■ Problem description ■
Extract verbatim the lines of the records below, starting at the beginning of the records and ending at the line that contains "11.0 meters", with both of those lines included.

Records of spatial reasoning questions:
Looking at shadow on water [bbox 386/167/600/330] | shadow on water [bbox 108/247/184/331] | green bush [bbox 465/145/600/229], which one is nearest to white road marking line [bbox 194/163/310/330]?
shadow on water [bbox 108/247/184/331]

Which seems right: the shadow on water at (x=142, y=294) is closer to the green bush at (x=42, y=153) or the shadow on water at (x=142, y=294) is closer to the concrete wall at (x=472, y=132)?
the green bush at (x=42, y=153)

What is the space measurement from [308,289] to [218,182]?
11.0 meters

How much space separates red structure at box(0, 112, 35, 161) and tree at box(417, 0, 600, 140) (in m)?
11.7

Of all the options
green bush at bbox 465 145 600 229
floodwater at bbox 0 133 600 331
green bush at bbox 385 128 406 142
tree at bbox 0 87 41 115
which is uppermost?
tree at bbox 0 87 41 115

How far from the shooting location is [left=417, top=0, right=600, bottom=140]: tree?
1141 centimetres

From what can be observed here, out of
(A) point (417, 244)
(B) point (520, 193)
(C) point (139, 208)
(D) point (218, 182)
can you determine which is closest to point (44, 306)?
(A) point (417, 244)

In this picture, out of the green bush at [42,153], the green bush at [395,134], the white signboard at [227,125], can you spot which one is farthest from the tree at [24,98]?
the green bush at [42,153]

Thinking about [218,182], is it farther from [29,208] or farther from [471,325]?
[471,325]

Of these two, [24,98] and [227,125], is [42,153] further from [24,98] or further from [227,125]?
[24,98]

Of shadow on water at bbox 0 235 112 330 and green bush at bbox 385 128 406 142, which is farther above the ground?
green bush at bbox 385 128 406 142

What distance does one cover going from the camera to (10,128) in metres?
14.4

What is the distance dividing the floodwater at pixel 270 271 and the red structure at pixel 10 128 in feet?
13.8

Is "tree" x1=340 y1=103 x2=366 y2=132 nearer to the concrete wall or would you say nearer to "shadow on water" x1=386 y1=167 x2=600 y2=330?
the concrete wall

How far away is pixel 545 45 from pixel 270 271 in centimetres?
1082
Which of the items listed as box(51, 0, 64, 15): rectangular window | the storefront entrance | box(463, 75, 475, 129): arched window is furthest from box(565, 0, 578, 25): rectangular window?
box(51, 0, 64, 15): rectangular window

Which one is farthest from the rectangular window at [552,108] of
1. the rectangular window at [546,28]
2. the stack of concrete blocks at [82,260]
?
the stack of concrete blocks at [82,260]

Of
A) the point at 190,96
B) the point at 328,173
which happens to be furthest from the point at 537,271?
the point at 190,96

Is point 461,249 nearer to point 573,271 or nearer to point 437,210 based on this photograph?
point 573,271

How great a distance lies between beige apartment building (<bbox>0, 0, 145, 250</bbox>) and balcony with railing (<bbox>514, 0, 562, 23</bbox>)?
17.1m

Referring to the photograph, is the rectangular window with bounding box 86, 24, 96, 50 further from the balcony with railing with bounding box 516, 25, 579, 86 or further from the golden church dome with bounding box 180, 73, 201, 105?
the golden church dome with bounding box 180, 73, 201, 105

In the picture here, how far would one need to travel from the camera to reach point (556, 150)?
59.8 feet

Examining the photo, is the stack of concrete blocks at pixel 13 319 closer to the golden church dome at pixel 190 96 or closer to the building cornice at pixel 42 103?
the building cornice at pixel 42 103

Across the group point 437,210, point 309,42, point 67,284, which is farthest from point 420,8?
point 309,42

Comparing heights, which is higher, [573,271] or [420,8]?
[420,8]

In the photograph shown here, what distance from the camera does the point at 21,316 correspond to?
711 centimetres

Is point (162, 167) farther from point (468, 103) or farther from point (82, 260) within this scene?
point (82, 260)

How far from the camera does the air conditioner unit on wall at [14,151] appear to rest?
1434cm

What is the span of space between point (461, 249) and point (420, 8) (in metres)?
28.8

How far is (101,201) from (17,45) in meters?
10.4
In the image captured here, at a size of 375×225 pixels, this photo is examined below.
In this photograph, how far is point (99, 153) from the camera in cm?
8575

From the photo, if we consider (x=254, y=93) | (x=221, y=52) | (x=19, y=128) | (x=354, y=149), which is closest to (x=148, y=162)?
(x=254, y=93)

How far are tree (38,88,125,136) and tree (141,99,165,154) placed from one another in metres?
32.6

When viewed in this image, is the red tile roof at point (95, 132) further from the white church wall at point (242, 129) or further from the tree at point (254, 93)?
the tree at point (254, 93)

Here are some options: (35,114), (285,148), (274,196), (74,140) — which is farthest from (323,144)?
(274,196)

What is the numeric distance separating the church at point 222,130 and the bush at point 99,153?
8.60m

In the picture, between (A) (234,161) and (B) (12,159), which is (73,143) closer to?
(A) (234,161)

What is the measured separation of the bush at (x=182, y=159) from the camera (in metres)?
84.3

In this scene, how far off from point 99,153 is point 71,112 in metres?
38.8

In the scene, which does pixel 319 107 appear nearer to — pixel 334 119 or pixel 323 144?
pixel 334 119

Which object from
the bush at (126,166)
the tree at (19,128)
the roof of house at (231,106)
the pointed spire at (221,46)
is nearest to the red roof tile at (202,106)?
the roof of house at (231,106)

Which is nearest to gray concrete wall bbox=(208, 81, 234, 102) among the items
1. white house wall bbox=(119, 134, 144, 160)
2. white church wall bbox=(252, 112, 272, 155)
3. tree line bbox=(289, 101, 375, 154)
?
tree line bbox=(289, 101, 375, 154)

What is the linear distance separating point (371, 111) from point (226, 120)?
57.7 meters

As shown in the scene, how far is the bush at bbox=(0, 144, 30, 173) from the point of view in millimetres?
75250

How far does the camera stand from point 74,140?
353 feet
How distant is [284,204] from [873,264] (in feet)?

■ Solved problem ■
Looking at shadow on water [bbox 386/167/600/330] | shadow on water [bbox 108/247/184/331] | green bush [bbox 465/145/600/229], which one is nearest to white road marking line [bbox 194/163/310/330]?
shadow on water [bbox 108/247/184/331]

Which seems right: the shadow on water at (x=142, y=294) is closer to the green bush at (x=42, y=153) or the shadow on water at (x=142, y=294) is closer to the concrete wall at (x=472, y=132)?
the green bush at (x=42, y=153)

What is the space measurement from [308,289] to [218,182]?
11.0 meters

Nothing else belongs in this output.